Suttle believes there is still more work to be done, particularly in how the US studios cater to women aged over 25. “When you look at the big blockbusters and American films in particular, it’s not the demographic they target,” says Suttle. “There isn’t much serving [women over 25], compared to the rest of the population. They have mostly independent films or local films.”
The solution requires more diverse content being greenlit by Hollywood. “The more execs and directors and screenwriters and all these jobs at the studios, the more they become female and minorities, the more diverse movies you’ll have in general,” Suttle underlines.
Ultimately, says Breen, commerce will win out, and women should benefit. “It should be we have more tentpole movies for a female audience that feel like they strongly reflect women’s interest and taste. Years ago we had The Devil Wears Prada and the number of times our territories and promotional partners say, ‘I wish we could have another.’
“There is room for more,” Breen adds. “Hollywood follows the audience, follows the money.

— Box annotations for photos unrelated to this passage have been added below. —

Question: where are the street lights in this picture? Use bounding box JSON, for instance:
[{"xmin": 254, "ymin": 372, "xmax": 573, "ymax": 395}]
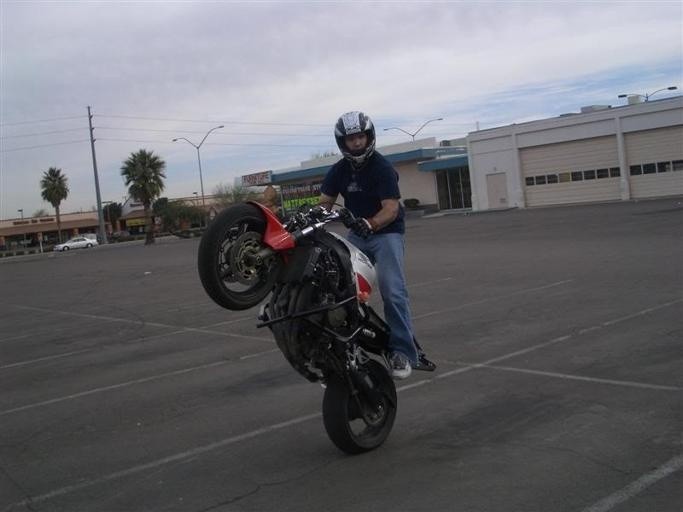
[
  {"xmin": 384, "ymin": 118, "xmax": 443, "ymax": 148},
  {"xmin": 618, "ymin": 87, "xmax": 677, "ymax": 102},
  {"xmin": 173, "ymin": 125, "xmax": 225, "ymax": 229}
]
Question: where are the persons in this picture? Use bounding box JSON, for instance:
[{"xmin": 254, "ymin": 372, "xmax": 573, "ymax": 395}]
[{"xmin": 312, "ymin": 110, "xmax": 424, "ymax": 380}]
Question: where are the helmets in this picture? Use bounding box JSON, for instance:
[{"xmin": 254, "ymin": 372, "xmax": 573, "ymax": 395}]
[{"xmin": 334, "ymin": 111, "xmax": 377, "ymax": 165}]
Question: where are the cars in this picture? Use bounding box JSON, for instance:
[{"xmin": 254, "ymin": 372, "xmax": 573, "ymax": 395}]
[{"xmin": 54, "ymin": 237, "xmax": 98, "ymax": 252}]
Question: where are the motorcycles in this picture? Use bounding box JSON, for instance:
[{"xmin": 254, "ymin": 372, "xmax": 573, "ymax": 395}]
[{"xmin": 198, "ymin": 199, "xmax": 437, "ymax": 455}]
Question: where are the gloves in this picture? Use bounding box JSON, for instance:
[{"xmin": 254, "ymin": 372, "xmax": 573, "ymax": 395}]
[{"xmin": 351, "ymin": 218, "xmax": 376, "ymax": 240}]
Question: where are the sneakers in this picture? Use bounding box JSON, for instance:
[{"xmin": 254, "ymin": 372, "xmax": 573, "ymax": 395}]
[{"xmin": 389, "ymin": 354, "xmax": 412, "ymax": 380}]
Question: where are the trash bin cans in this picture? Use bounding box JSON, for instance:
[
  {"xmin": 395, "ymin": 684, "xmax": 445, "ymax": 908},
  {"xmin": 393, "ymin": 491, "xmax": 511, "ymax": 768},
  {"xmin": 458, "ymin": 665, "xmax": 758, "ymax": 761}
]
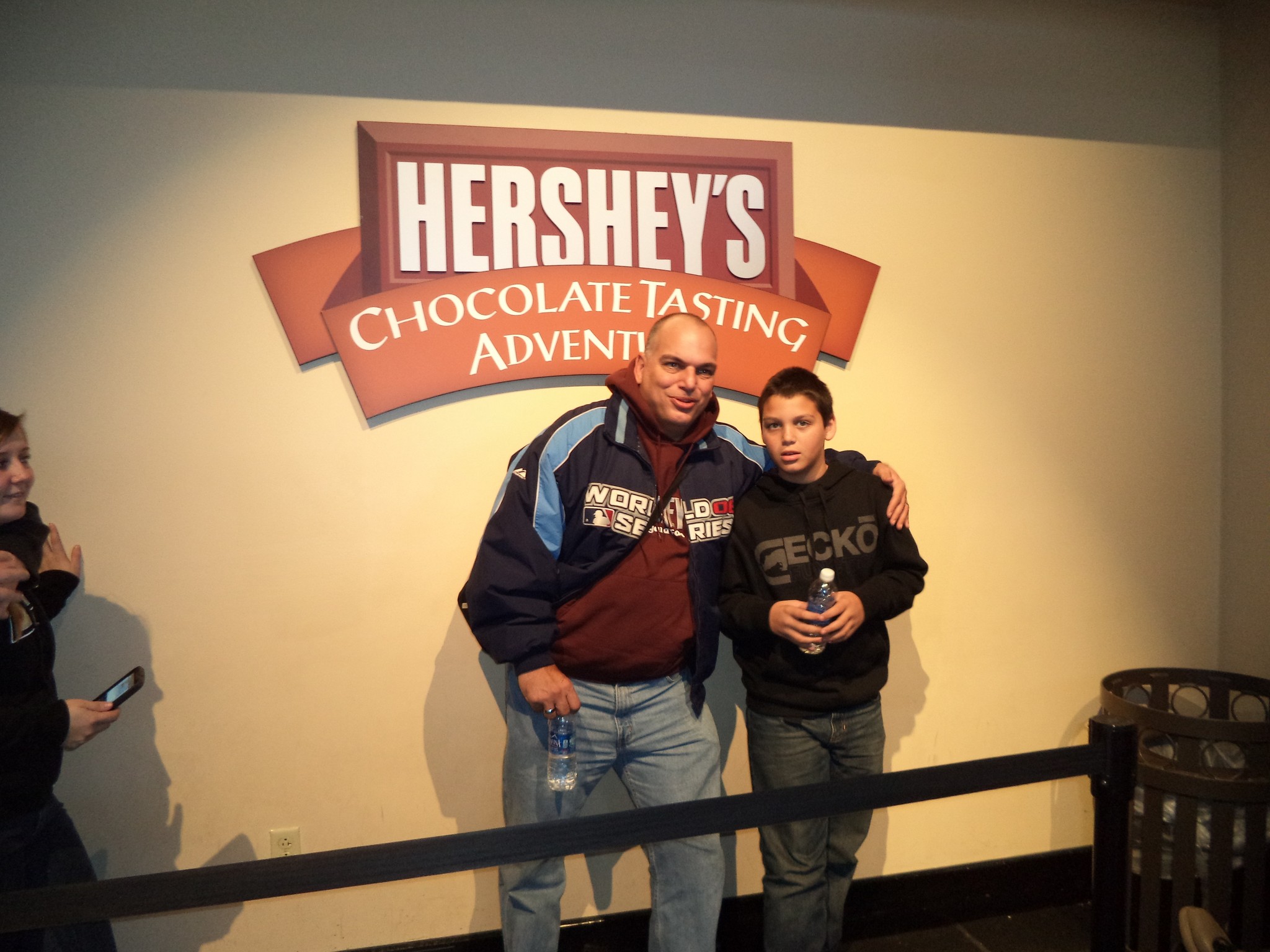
[{"xmin": 1101, "ymin": 665, "xmax": 1268, "ymax": 951}]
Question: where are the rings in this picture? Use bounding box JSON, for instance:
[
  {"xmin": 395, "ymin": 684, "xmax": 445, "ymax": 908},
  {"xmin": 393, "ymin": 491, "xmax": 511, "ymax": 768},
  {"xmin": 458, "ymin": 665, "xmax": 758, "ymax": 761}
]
[{"xmin": 542, "ymin": 707, "xmax": 555, "ymax": 714}]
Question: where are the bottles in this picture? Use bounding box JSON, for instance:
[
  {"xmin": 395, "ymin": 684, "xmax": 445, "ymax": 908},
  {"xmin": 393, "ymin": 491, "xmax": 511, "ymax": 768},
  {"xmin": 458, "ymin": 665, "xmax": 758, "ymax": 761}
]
[
  {"xmin": 799, "ymin": 568, "xmax": 837, "ymax": 655},
  {"xmin": 547, "ymin": 711, "xmax": 578, "ymax": 791}
]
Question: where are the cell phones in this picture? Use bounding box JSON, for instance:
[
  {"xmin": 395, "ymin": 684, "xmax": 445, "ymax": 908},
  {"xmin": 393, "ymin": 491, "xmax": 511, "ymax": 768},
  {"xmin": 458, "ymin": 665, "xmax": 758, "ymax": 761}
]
[{"xmin": 93, "ymin": 666, "xmax": 146, "ymax": 710}]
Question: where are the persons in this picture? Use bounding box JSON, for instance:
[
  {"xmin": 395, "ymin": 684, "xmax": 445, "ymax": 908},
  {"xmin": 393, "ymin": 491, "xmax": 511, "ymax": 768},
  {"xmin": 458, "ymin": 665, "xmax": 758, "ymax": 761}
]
[
  {"xmin": 715, "ymin": 365, "xmax": 930, "ymax": 952},
  {"xmin": 0, "ymin": 408, "xmax": 120, "ymax": 952},
  {"xmin": 457, "ymin": 311, "xmax": 911, "ymax": 952}
]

It makes commercial sense.”
The Devil Wears Prada came out 12 years ago and Hollywood has been slow to react to the potential goldmine on which it is sitting. Suttle, for one, points this out. “I find it very interesting this panel is happening in 2018 when really there have been articles and talk about women driving the box office since about 2008, which is when the first Twilight movies came out,” she says.
“They were followed by The Hunger Games and Pitch Perfect and Bridesmaids and 50 Shades Of Grey. All of those movies have been huge blockbusters. It’s not a new phenomenon.”